■ What the task requires ■
Please filter the data below down to the lines that contain the word "observed", and copy each of those lines out in full.

────────

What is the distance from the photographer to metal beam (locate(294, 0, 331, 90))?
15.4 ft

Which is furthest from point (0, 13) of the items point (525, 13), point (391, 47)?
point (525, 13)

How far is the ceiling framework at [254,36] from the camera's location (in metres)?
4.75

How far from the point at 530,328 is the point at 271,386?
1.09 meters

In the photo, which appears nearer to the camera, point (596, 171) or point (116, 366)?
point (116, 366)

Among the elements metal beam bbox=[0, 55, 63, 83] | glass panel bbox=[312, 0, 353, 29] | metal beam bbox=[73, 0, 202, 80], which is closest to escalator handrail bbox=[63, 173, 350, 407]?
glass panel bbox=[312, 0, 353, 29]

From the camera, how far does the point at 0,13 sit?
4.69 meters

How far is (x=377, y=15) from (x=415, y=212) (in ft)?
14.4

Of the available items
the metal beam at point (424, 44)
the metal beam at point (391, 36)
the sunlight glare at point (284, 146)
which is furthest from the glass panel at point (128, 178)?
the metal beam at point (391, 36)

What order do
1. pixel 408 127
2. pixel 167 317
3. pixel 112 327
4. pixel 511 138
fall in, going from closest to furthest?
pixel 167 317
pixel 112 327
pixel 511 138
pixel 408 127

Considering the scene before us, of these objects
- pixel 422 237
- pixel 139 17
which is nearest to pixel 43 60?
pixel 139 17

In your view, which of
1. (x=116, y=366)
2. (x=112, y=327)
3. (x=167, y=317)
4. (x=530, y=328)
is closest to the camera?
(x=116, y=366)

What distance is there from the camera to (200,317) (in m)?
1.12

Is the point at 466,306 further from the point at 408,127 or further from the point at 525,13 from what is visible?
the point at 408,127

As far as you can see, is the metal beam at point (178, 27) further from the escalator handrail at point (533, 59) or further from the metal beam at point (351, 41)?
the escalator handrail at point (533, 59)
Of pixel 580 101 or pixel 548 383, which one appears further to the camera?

────────

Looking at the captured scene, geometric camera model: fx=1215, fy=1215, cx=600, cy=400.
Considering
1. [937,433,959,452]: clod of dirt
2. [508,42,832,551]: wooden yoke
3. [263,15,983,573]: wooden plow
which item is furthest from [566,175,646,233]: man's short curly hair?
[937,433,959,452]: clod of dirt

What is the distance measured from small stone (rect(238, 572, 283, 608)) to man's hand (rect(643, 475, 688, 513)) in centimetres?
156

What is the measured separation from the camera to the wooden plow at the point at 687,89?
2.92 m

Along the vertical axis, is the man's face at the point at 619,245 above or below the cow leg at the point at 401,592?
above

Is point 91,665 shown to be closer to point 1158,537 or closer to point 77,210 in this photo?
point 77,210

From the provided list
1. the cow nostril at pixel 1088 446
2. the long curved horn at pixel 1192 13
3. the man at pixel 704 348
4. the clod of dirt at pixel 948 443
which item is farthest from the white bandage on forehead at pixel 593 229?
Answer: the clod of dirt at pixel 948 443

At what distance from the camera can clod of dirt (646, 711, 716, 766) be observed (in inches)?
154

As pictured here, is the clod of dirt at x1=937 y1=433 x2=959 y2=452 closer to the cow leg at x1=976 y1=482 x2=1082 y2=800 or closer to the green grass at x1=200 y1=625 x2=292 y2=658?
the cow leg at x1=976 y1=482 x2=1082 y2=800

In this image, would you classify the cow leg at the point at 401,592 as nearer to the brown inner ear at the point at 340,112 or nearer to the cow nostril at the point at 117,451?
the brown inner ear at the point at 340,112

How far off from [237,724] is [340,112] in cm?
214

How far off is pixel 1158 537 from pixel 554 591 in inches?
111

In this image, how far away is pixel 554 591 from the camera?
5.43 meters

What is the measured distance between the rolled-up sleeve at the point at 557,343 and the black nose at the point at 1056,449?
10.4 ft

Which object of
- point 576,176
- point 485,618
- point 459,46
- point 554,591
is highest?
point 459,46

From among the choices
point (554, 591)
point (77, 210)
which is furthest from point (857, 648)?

────────

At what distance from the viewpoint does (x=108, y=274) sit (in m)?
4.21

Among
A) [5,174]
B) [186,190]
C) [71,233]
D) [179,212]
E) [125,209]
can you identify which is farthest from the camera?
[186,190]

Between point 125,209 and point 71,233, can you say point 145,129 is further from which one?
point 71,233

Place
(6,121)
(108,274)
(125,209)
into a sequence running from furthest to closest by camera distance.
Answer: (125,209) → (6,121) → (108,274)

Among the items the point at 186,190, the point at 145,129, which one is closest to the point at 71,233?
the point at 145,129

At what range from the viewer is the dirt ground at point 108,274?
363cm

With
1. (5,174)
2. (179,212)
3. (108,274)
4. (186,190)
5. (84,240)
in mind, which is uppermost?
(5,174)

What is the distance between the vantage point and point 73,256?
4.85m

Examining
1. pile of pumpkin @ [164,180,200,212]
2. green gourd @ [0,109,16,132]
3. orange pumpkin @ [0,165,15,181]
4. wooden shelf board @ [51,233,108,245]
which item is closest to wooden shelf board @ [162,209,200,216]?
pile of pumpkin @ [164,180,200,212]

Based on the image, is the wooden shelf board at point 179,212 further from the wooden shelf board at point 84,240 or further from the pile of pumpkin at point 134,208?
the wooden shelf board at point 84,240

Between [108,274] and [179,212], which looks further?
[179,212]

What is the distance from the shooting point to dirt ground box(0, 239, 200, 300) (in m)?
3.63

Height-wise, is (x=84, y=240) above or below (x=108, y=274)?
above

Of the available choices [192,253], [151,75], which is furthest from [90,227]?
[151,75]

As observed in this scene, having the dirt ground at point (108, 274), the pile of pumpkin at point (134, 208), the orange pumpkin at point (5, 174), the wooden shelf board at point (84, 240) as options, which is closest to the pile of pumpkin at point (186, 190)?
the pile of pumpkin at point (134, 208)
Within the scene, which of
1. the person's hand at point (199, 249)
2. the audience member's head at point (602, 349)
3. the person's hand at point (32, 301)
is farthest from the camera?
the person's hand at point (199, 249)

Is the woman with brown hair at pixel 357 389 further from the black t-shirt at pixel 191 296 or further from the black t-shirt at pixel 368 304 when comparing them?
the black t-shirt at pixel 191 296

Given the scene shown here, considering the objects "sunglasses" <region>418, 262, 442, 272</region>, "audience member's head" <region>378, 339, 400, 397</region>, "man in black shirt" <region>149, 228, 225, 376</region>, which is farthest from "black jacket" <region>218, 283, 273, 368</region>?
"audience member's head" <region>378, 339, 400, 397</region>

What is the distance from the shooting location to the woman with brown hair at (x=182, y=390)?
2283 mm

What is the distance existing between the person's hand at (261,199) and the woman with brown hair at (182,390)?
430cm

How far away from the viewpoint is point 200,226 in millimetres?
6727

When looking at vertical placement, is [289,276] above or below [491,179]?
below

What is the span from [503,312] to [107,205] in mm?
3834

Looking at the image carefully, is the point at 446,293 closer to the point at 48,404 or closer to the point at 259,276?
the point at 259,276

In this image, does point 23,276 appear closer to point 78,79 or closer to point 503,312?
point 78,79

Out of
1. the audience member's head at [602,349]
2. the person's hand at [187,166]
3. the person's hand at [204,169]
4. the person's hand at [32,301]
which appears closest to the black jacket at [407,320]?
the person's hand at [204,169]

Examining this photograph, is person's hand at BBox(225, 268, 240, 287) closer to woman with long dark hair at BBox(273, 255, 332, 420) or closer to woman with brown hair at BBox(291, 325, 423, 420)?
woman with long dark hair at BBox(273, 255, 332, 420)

────────

■ Answer to the task ■
At what distance from the camera can clod of dirt (646, 711, 716, 766) be observed (in inches)?
As observed in this scene, having the dirt ground at point (108, 274), the pile of pumpkin at point (134, 208), the orange pumpkin at point (5, 174), the wooden shelf board at point (84, 240) as options, which is closest to the pile of pumpkin at point (186, 190)?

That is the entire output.